Irving let his eyes nearly close. With them slitted, in the in the dim bedroom, Kim’s hair looked darker, and it was already straight, and it just reached down to her shoulders, and there.
“Okay, I think you’re ready,” Kim breathed.
He slipped into her. He moved slowly at first, and she began responding, shifting her hips up as he pushed his down, and then she groaned, and he felt himself softening a bit.
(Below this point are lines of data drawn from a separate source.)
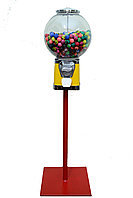 Торговый автомат GV18G со стойкой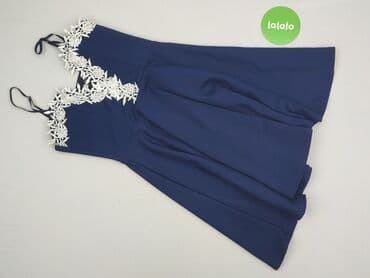 sukienki na przebranie po weselu: Boohoo, Sukienka damska, rozmiar S — 2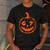 67 Six Seven Halloween Costume For Students Teachers Men's Casual T-Shirt Dark Grey 67 Six Seven Halloween Costume For Students Teachers Men's Casual T-Shirt Dark Grey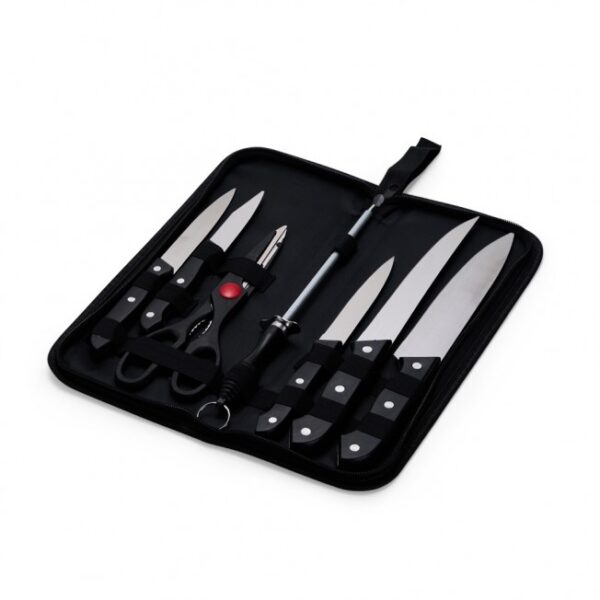 kit churrasco
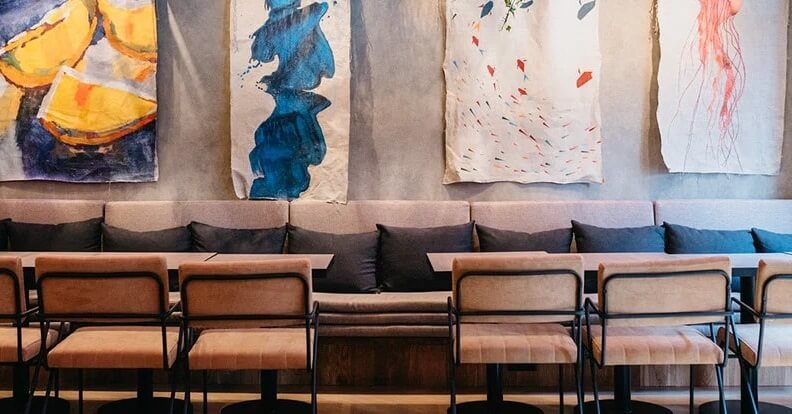 фото ресторана #3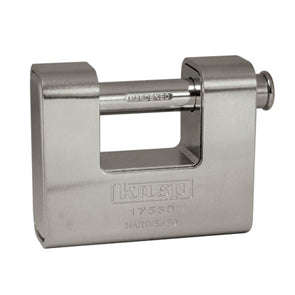 Lock shutter armoured 80mm k17 k17580d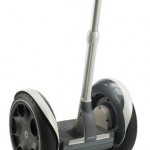 Apple assume un esperto in robotica che ha lavorato alla Segway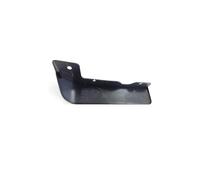UOCZZONMI Garde-Boue, Compatible avec Isuzu D-Max RT50/85 KB Chevrolet D-Max T-Series Jim Ruimai Remax S MK2 RT MK2 2012~2019 2014 2015 2016 Garde-Boue(Left Front)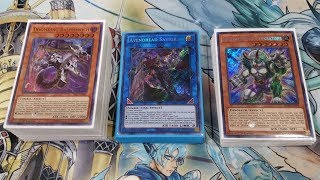 Zombie World Deck Profile Yugioh 2019 New Support Shiranui Combos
He closed his eyes completely and felt her hair on his lips, her dark, straight hair, falling down the back of a cotton T-shirt, and when she looked sideways through her glasses with her black plastic frames….
Irving thudded two, three times. Kim moved beneath him another few seconds, but then he slid out of her.
“Sorry,” he panted. “Kind of lost control there at the end.”
“It’s okay,” she said. “Like I said.”
“Do you want—”
“No, not right now. Look, we’ll just try again tomorrow, okay? I think now, I think maybe we should get some sleep.”
“Okay.” He lifted himself from her and lowered onto the cool swath of linen near the side of the bed.
Kim lay on her back, breathing in the middle of the bed. Then she slid to the other side, to the other strip of cooler sheet.
Irving and Kim lay at the edges of the bed in the dim room, faintly visible in the light from the hallway, their eyes open, listening to each other breathe. Irving kept thinking that one of them would speak, but neither made a sound. They just lay there, still, like they were trying not to frighten each other, or trying not to attract attention, while they waited for a distraction, hoping for some shift: sleep, morning, or something to say, just a string of four words that meant anything.